In the US, consumers are increasingly paying attention to what they put in and on their bodies. They are reading product labels, scrutinising chemical-sounding or perceived unnatural ingredients, and seeking out healthier, less processed offerings that their grandparents would recognise.
Consumers are also increasingly demanding greater transparency in the foods and packaged goods products they purchase: what is in the products they buy, where the ingredients came from and how they were made. Shoppers, particularly millennials, want to know the stories behind products and use those stories to determine how much they trust a brand and how much they will pay for it. According to New Hope 2017 consumer research, 65% of millennials would pay more for responsibly produced food compared with 25% of baby boomers.
As US consumers put more dollars towards healthy, clean and sustainable nutrition, their expectations are putting pressure on traditional food and beverage consumer packaged goods companies. But as the big food companies struggle in the age of the new consumer, other companies are finding market opportunity.
Growing at 6-10% each year over the last decade, US consumer sales of natural, organic and functional foods and beverages are far outpacing total US food industry sales, which grew less than 1% in 2016 according to Nutrition Business Journal (NBJ). Although still small in comparison to the total industry, natural, organic and functional food and beverages are forecast to reach $196 billion by 2020.
Other consumer packaged goods product categories are also being impacted by the new consumer. The US dietary supplement market grew 6% to $41bn in 2016, as consumers continued to increasingly spend their dollars on natural nutrition and wellness products. Combined sales of natural and organic personal care, household and pet products increased nearly 7% to $18.6bn in 2016.
The entire US natural and organic products industry, which includes foods and beverages, dietary supplements and personal care, household and pet products, surpassed the $200 billion mark in 2017 and has more than doubled in size since 2007, when industry sales were less than $100bn.
By 2020, NBJ is forecasting nearly $300bn in annual consumer sales, impressive for a business sector that was once considered a fad and supported only by yoga moms and tree-hugging hippies.

### PROBLEM STATEMENT:
Please retype the article on natural and organic products word for word, from "Consumers are also" to "finding market opportunity.". The material from here on is separate from the article on natural and organic products.

### GIVEN INFORMATION:
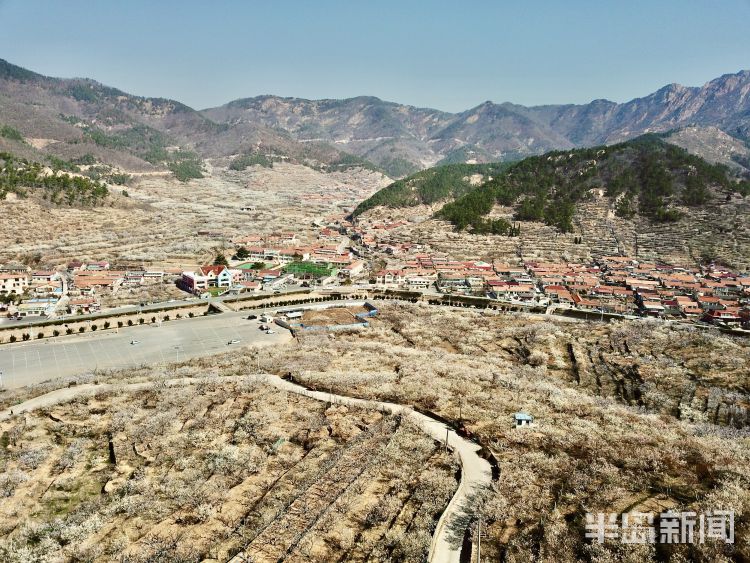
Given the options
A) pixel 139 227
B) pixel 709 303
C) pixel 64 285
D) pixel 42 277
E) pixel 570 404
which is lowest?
pixel 570 404

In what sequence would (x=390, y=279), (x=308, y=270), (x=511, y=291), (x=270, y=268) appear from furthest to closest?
(x=270, y=268), (x=308, y=270), (x=390, y=279), (x=511, y=291)

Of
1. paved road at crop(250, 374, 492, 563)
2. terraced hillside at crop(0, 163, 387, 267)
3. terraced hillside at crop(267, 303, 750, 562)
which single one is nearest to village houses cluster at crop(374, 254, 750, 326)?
terraced hillside at crop(267, 303, 750, 562)

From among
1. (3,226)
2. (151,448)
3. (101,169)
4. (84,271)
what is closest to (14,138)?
(101,169)

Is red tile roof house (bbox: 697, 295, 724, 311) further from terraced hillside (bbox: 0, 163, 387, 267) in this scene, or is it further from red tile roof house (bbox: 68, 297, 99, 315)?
terraced hillside (bbox: 0, 163, 387, 267)

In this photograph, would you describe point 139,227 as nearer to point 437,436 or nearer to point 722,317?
point 437,436

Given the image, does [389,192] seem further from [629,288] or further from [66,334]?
[66,334]

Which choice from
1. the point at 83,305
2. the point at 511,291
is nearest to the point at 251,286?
the point at 83,305
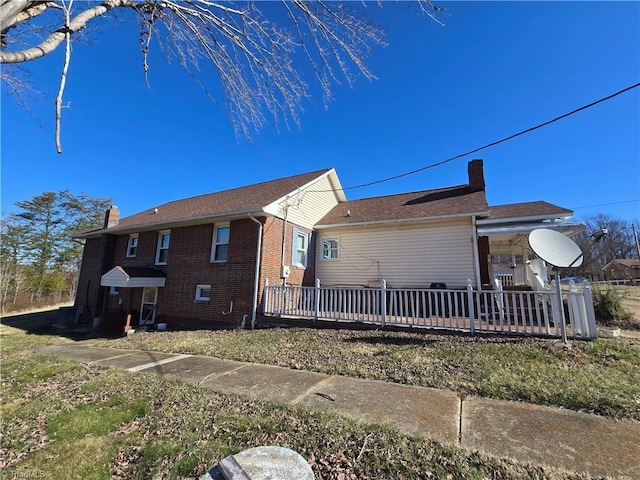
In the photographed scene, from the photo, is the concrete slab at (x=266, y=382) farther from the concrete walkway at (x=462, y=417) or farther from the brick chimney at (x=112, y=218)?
the brick chimney at (x=112, y=218)

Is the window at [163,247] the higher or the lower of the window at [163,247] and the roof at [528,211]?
the lower

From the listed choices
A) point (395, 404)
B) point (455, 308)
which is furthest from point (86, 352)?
point (455, 308)

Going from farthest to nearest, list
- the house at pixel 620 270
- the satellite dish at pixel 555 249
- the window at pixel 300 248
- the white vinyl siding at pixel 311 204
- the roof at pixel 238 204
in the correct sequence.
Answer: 1. the house at pixel 620 270
2. the window at pixel 300 248
3. the white vinyl siding at pixel 311 204
4. the roof at pixel 238 204
5. the satellite dish at pixel 555 249

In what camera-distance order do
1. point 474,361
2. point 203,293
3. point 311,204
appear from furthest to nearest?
point 311,204, point 203,293, point 474,361

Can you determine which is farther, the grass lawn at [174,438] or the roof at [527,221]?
the roof at [527,221]

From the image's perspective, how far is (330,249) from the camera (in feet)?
43.2

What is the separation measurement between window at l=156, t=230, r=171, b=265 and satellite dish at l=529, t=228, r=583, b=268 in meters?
13.6

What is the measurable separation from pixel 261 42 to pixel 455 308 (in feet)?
22.9

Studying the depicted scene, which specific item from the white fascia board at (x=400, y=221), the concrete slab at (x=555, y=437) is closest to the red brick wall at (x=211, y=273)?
the white fascia board at (x=400, y=221)

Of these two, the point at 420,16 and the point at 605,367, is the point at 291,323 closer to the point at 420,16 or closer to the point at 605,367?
the point at 605,367

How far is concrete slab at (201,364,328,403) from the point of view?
4.31m

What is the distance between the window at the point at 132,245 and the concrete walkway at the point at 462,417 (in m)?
11.4

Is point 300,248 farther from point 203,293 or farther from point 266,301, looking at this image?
point 203,293

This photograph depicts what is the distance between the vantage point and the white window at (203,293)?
37.9 feet
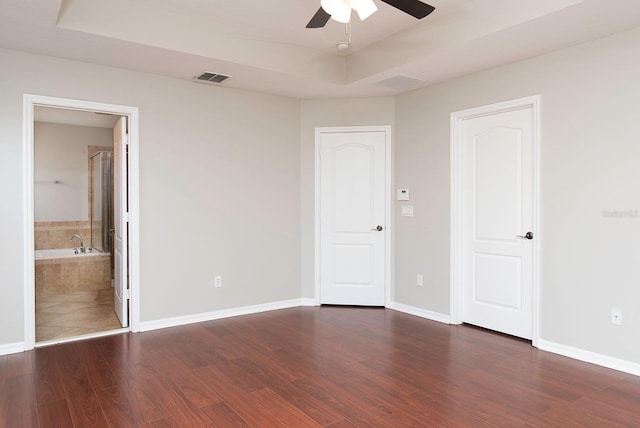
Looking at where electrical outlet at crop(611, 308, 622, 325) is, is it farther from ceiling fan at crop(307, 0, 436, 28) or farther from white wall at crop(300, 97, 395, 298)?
white wall at crop(300, 97, 395, 298)

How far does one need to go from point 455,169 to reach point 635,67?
1.69 meters

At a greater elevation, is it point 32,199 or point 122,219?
point 32,199

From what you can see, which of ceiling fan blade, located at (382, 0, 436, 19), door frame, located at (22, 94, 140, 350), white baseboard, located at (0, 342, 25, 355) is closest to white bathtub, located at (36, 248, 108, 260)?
door frame, located at (22, 94, 140, 350)

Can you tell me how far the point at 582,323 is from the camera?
3.49 meters

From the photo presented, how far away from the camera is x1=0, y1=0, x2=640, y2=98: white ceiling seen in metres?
3.04

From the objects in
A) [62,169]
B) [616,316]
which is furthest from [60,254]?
[616,316]

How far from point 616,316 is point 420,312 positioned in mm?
1926

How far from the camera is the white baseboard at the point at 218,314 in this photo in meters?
4.32

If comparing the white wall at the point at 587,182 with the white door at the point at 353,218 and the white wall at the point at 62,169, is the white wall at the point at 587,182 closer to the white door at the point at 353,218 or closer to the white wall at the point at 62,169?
the white door at the point at 353,218

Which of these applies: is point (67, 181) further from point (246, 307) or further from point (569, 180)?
point (569, 180)

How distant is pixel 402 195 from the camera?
5.02m

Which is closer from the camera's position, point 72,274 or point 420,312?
point 420,312

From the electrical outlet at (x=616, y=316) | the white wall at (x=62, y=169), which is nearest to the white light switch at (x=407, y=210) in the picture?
the electrical outlet at (x=616, y=316)

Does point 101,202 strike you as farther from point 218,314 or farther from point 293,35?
point 293,35
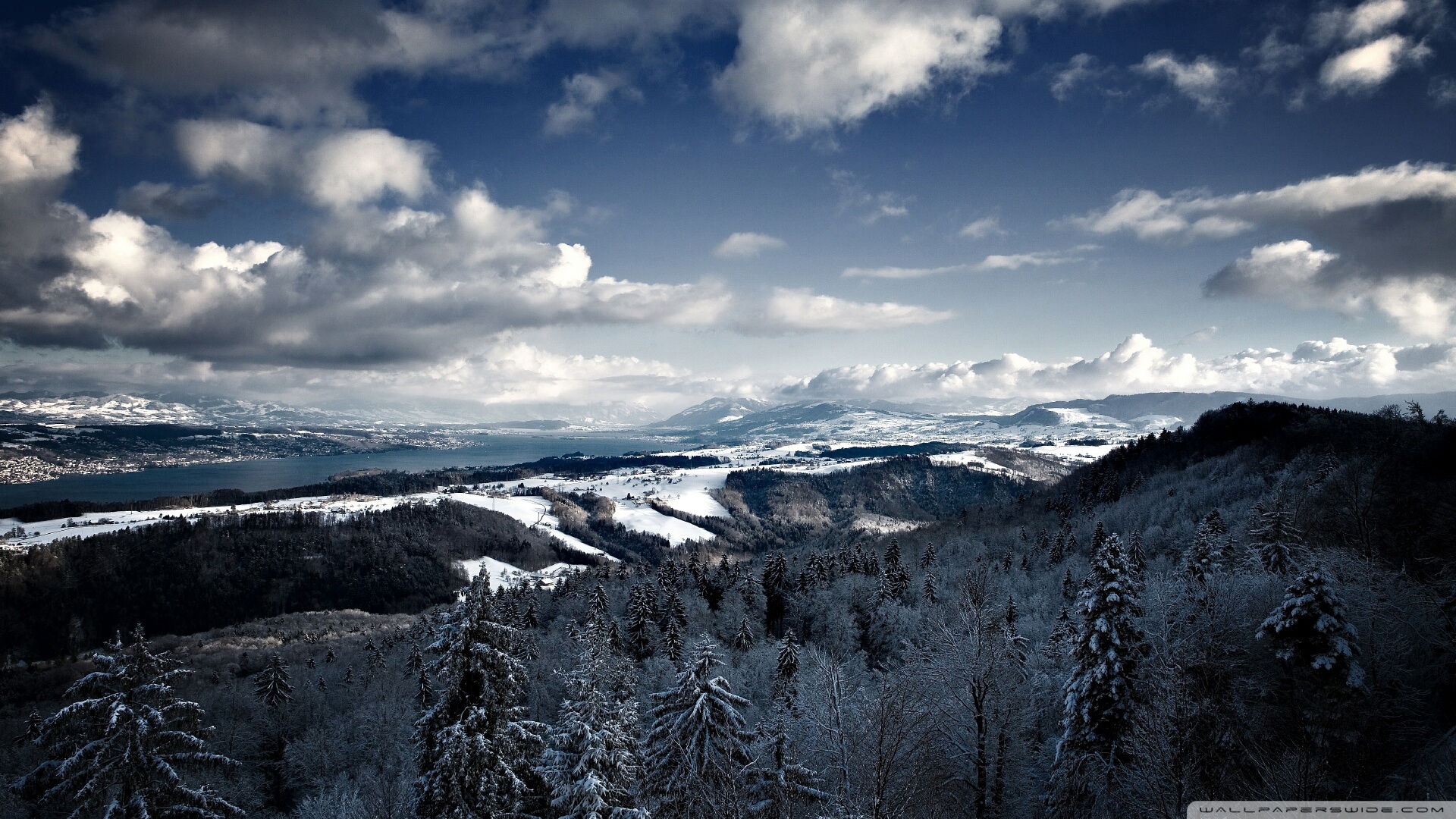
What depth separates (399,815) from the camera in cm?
2681

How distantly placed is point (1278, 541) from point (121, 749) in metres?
52.6

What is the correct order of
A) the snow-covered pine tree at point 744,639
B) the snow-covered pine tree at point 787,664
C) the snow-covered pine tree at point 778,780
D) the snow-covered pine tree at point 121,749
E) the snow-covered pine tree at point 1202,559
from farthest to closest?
the snow-covered pine tree at point 744,639, the snow-covered pine tree at point 787,664, the snow-covered pine tree at point 1202,559, the snow-covered pine tree at point 778,780, the snow-covered pine tree at point 121,749

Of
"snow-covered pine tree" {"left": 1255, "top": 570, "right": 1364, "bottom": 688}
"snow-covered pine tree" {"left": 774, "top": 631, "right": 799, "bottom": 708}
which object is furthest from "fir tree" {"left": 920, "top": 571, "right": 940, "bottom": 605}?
"snow-covered pine tree" {"left": 1255, "top": 570, "right": 1364, "bottom": 688}

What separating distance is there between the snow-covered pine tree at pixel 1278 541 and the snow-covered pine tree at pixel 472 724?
3921cm

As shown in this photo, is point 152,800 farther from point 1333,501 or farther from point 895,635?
point 1333,501

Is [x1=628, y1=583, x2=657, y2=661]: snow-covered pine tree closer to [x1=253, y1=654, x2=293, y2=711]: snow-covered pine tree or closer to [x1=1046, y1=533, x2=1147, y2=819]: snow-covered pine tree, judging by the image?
[x1=253, y1=654, x2=293, y2=711]: snow-covered pine tree

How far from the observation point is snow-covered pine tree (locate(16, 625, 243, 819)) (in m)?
15.5

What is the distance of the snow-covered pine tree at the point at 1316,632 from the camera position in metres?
18.3

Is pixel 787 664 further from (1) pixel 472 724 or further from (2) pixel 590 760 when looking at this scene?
(1) pixel 472 724

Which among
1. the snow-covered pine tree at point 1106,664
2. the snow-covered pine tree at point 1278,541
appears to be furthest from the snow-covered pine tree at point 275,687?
the snow-covered pine tree at point 1278,541

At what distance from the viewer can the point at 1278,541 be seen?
109 ft

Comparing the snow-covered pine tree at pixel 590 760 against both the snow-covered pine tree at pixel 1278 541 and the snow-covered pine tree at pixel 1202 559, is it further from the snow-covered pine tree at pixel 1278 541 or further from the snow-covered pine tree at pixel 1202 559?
the snow-covered pine tree at pixel 1278 541

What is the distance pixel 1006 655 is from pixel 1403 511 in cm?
3440

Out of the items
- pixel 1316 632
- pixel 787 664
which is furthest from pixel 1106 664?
pixel 787 664
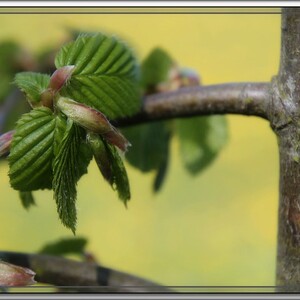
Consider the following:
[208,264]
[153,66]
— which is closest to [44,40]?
[153,66]

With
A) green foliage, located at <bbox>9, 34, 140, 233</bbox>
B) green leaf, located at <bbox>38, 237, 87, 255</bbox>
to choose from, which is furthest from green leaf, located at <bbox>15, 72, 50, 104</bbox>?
green leaf, located at <bbox>38, 237, 87, 255</bbox>

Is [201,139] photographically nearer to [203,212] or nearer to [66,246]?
[66,246]

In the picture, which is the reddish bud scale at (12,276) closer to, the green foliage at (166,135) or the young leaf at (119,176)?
the young leaf at (119,176)

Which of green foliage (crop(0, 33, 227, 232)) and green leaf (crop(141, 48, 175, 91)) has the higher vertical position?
green leaf (crop(141, 48, 175, 91))

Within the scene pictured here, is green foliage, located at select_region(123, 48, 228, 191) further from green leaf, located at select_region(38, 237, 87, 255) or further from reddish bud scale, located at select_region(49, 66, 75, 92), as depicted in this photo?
reddish bud scale, located at select_region(49, 66, 75, 92)

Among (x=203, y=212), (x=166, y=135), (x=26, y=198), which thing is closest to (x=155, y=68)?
(x=166, y=135)

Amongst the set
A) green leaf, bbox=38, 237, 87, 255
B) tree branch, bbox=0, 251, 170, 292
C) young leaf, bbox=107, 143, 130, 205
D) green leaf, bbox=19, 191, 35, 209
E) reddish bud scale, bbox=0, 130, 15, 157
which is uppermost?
reddish bud scale, bbox=0, 130, 15, 157

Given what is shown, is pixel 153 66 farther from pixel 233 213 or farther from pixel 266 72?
pixel 233 213
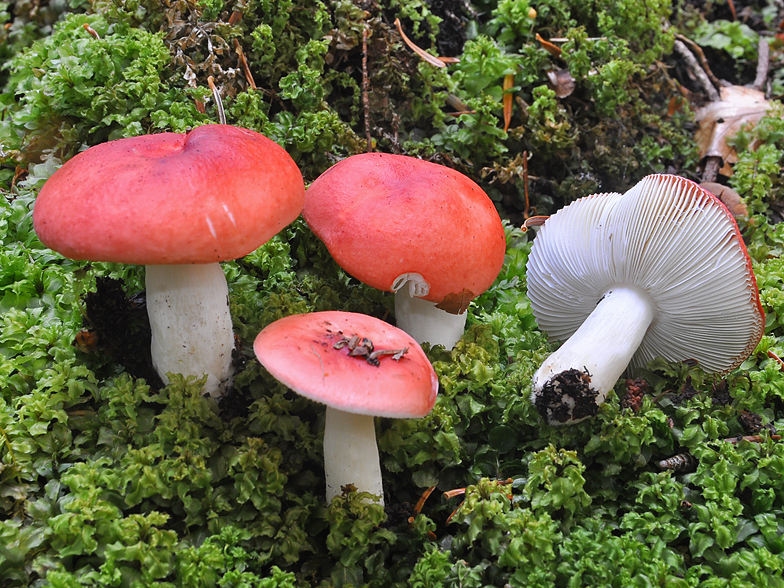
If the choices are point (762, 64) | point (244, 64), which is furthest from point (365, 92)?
point (762, 64)

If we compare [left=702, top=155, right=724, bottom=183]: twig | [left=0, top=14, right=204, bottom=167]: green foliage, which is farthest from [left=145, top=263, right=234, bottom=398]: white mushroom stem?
[left=702, top=155, right=724, bottom=183]: twig

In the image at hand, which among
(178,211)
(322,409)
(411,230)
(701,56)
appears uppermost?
(178,211)

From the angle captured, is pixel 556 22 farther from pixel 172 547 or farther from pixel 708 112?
pixel 172 547

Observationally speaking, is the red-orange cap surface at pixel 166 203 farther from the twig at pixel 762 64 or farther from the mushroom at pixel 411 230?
the twig at pixel 762 64

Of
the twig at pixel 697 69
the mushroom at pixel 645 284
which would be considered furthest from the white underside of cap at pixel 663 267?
the twig at pixel 697 69

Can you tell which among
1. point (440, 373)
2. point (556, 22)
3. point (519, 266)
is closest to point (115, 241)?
point (440, 373)

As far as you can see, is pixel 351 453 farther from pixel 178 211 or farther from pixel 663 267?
pixel 663 267

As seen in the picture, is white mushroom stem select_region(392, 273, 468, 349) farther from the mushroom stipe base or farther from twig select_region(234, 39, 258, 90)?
twig select_region(234, 39, 258, 90)
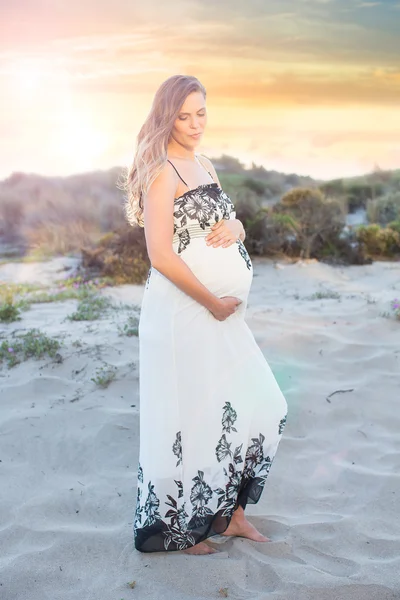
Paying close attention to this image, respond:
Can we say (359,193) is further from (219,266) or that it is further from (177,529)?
(177,529)

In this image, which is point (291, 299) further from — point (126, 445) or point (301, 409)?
point (126, 445)

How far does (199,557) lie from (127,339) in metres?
2.84

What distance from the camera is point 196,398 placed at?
8.93 feet

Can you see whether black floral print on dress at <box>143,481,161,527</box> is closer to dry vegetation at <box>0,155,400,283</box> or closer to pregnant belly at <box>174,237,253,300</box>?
pregnant belly at <box>174,237,253,300</box>

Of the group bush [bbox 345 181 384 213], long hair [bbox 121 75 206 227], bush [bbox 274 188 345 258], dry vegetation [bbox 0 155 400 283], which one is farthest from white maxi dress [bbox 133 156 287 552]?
bush [bbox 345 181 384 213]

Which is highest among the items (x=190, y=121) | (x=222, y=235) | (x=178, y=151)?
(x=190, y=121)

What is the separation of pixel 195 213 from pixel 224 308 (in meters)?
0.44

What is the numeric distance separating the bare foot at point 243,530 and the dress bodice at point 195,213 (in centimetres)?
139

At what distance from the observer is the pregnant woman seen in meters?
2.69

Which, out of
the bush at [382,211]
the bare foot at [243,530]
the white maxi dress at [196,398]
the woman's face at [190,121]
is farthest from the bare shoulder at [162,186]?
the bush at [382,211]

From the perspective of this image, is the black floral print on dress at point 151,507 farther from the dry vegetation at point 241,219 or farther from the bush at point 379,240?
the bush at point 379,240

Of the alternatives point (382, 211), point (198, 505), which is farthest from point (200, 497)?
point (382, 211)

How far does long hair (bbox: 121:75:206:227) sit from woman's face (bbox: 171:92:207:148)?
28 millimetres

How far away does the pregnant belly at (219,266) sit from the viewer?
2.74 metres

### ANSWER TO THIS PROBLEM:
Consumers are also increasingly demanding greater transparency in the foods and packaged goods products they purchase: what is in the products they buy, where the ingredients came from and how they were made. Shoppers, particularly millennials, want to know the stories behind products and use those stories to determine how much they trust a brand and how much they will pay for it. According to New Hope 2017 consumer research, 65% of millennials would pay more for responsibly produced food compared with 25% of baby boomers.
As US consumers put more dollars towards healthy, clean and sustainable nutrition, their expectations are putting pressure on traditional food and beverage consumer packaged goods companies. But as the big food companies struggle in the age of the new consumer, other companies are finding market opportunity.